**Testo fornito:**
-- -- --

Da il ildomaniditalia.eu riprendiamo e pubblichiamo la postfazione dell’ultimo lavoro dell’amico Enrico Farinone.
Forse oggi è difficile percepire bene cosa significò – all’alba degli anni Sessanta – l’apertura a sinistra che condusse i socialisti al governo. E’ trascorso molto tempo e lo scenario è completamente mutato. Però se si vuole comprendere quanto rivoluzionaria e quindi difficile, impervia fu l’azione morotea in quei momenti è indispensabile riflettere con attenzione su quale fosse il clima culturale del periodo. E non ci si inganni: si sta qui parlando dei primissimi anni Sessanta, il loro albeggiare, non degli “anni Sessanta“ in toto. La differenza non è da poco. E la si potrebbe rilevare molto bene proprio attraverso la lettura di un altro grande intervento di Moro, al consiglio nazionale della DC del novembre 1968: “Tempi nuovi si annunciano ed avanzano come non mai”. Quei “tempi nuovi” si erano delineati nel corso della decade progressivamente e irresistibilmente. Ma agli inizi del decennio davvero erano solo un minuscolo e quasi impercettibile accenno.
In quel gennaio 1962 erano in fondo trascorsi nemmeno quattordici anni dalla storica votazione del 18 aprile 1948. E soli cinque dalla presa di distanza socialista dal comunismo sovietico dopo i fatti di Budapest. Il congresso del PSI da poco celebratosi a Milano (marzo 1961) se da un lato aveva dato la vittoria al segretario Nenni e alla sua linea volta a realizzare una qualche forma di accordo con la DC dall’altro ne aveva evidenziato anche la risicata maggioranza interna. Talchè più di un dubbio e di un’incertezza aveva avviluppato anche le componenti democristiane più inclini alla possibile nuova alleanza, timorose che il “neutralismo” socialista (di fatto, l’anti-atlantismo di personaggi importanti come Riccardo Lombardi e Lelio Basso) potesse irretire gli Stati Uniti e la NATO.

-- -- --

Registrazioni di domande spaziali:
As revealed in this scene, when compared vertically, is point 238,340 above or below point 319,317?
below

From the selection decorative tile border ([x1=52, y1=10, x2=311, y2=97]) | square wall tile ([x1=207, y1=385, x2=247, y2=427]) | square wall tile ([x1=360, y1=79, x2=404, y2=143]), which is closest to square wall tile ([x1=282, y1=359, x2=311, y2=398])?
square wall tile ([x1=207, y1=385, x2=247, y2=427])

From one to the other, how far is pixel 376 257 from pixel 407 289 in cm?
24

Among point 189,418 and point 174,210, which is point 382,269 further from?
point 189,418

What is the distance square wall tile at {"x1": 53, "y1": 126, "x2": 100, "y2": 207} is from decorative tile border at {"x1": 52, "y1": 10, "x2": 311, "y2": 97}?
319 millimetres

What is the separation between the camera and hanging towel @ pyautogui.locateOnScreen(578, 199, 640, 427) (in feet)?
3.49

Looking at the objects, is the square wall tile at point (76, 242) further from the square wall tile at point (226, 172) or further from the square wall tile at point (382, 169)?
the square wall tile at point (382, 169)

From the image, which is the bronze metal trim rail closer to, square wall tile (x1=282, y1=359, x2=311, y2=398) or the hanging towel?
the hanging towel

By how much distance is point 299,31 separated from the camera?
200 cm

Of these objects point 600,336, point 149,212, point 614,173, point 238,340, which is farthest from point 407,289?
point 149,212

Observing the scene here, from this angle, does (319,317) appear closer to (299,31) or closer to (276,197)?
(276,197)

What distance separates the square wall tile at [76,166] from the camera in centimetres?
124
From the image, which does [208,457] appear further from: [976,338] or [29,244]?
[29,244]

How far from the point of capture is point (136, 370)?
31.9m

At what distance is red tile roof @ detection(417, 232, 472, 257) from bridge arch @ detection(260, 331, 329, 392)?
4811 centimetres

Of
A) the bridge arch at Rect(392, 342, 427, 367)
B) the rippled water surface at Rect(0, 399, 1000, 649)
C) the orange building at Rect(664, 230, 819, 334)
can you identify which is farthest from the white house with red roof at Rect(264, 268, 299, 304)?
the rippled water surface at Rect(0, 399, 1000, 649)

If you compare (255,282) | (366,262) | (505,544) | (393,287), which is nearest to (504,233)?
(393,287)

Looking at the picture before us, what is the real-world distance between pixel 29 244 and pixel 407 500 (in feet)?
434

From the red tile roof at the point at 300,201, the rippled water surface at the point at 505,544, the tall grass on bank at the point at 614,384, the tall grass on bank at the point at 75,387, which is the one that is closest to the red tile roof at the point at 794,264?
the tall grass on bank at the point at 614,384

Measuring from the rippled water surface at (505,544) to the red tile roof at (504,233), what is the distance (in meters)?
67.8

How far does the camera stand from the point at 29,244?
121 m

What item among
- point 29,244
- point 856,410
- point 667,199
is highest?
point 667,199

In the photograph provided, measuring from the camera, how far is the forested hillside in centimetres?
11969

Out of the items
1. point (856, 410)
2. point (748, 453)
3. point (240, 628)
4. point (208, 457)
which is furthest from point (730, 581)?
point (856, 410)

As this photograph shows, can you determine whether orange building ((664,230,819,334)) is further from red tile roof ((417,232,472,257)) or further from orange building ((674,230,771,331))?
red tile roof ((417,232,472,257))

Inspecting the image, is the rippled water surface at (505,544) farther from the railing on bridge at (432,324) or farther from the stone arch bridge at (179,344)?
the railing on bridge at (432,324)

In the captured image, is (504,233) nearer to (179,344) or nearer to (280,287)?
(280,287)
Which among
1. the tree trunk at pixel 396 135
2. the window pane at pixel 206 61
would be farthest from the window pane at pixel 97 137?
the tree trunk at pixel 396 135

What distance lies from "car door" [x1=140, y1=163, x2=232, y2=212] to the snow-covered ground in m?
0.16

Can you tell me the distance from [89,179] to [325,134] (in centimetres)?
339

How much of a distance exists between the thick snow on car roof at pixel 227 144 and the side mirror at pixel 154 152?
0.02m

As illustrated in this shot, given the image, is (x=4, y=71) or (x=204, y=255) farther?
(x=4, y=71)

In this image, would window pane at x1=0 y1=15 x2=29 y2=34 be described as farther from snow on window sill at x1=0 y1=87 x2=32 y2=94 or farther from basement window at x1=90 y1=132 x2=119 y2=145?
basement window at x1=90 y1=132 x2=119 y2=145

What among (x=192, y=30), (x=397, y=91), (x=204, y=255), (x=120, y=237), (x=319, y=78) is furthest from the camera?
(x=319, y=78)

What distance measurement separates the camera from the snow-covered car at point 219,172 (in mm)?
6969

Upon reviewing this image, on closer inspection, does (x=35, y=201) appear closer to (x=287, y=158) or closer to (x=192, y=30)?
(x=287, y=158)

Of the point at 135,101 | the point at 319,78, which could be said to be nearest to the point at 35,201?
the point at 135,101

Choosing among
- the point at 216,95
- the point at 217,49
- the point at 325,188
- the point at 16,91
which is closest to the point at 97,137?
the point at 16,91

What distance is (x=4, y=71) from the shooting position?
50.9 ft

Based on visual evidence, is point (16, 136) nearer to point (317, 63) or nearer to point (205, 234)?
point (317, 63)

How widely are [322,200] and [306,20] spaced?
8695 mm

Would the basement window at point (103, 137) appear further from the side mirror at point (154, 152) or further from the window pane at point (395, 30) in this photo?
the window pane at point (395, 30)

-- -- --

**L'esercizio:** Ricopia dal testo sull'apertura a sinistra il brano che va da "In quel gennaio" fino a "Uniti e la NATO." compreso, senza cambiare nulla.

**Risposta all'esercizio:**
In quel gennaio 1962 erano in fondo trascorsi nemmeno quattordici anni dalla storica votazione del 18 aprile 1948. E soli cinque dalla presa di distanza socialista dal comunismo sovietico dopo i fatti di Budapest. Il congresso del PSI da poco celebratosi a Milano (marzo 1961) se da un lato aveva dato la vittoria al segretario Nenni e alla sua linea volta a realizzare una qualche forma di accordo con la DC dall’altro ne aveva evidenziato anche la risicata maggioranza interna. Talchè più di un dubbio e di un’incertezza aveva avviluppato anche le componenti democristiane più inclini alla possibile nuova alleanza, timorose che il “neutralismo” socialista (di fatto, l’anti-atlantismo di personaggi importanti come Riccardo Lombardi e Lelio Basso) potesse irretire gli Stati Uniti e la NATO.